[Written problem]
Recast the stretch from the line containing "In the image, how" through the end of the records as a numbered list, omitting blank lines.

-- start Data supplied --

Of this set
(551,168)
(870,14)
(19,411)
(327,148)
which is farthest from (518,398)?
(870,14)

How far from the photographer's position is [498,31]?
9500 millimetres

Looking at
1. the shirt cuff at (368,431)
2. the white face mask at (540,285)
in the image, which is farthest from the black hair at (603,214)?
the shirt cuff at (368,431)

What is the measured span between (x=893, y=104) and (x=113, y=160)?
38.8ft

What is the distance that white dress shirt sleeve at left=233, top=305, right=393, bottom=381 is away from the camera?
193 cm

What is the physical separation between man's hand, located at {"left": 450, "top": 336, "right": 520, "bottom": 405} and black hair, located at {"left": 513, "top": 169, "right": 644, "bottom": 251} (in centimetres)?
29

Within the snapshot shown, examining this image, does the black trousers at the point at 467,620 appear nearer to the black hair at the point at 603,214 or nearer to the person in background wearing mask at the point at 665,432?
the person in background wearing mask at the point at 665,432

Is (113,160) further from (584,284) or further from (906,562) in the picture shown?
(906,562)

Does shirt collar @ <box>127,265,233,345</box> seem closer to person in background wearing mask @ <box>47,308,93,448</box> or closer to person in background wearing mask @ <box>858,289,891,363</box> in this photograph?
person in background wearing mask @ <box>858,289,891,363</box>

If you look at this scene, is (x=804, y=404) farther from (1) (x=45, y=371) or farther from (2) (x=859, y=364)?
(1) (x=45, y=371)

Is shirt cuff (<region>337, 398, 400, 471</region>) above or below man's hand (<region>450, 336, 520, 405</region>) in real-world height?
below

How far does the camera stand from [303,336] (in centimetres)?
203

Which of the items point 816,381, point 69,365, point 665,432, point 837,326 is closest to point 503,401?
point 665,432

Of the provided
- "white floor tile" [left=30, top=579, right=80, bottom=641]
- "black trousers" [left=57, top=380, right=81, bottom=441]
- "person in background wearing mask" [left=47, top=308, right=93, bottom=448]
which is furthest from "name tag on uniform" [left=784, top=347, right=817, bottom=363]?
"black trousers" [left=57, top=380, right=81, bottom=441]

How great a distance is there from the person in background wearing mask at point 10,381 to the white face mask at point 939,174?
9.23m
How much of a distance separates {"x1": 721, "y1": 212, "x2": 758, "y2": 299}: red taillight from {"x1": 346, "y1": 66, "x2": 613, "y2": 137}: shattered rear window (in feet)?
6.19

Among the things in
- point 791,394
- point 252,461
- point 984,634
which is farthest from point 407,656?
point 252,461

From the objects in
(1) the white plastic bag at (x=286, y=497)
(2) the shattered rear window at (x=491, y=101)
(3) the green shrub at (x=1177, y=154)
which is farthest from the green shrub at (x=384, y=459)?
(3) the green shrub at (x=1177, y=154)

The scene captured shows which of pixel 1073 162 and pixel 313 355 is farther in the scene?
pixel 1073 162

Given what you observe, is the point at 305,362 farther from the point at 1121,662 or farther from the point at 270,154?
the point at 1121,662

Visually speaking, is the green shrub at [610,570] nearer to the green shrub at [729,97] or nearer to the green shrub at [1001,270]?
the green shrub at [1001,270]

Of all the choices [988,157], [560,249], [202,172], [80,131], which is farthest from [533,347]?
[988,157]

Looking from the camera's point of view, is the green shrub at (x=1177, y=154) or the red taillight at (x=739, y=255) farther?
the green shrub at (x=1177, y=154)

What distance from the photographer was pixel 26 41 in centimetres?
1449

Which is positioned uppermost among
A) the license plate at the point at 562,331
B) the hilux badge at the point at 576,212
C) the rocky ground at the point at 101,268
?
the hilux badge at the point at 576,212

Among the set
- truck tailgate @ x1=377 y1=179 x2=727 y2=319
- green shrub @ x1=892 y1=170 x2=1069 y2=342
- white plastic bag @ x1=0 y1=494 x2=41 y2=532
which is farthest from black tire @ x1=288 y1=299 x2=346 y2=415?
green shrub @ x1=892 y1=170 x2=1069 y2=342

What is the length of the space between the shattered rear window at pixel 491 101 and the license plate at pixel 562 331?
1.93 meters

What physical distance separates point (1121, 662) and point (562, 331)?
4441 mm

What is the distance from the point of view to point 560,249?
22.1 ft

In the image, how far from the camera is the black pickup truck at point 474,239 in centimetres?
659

-- end Data supplied --

[Answer in full]
1. In the image, how far from the camera is the black pickup truck at point 474,239 in centimetres?
2. 659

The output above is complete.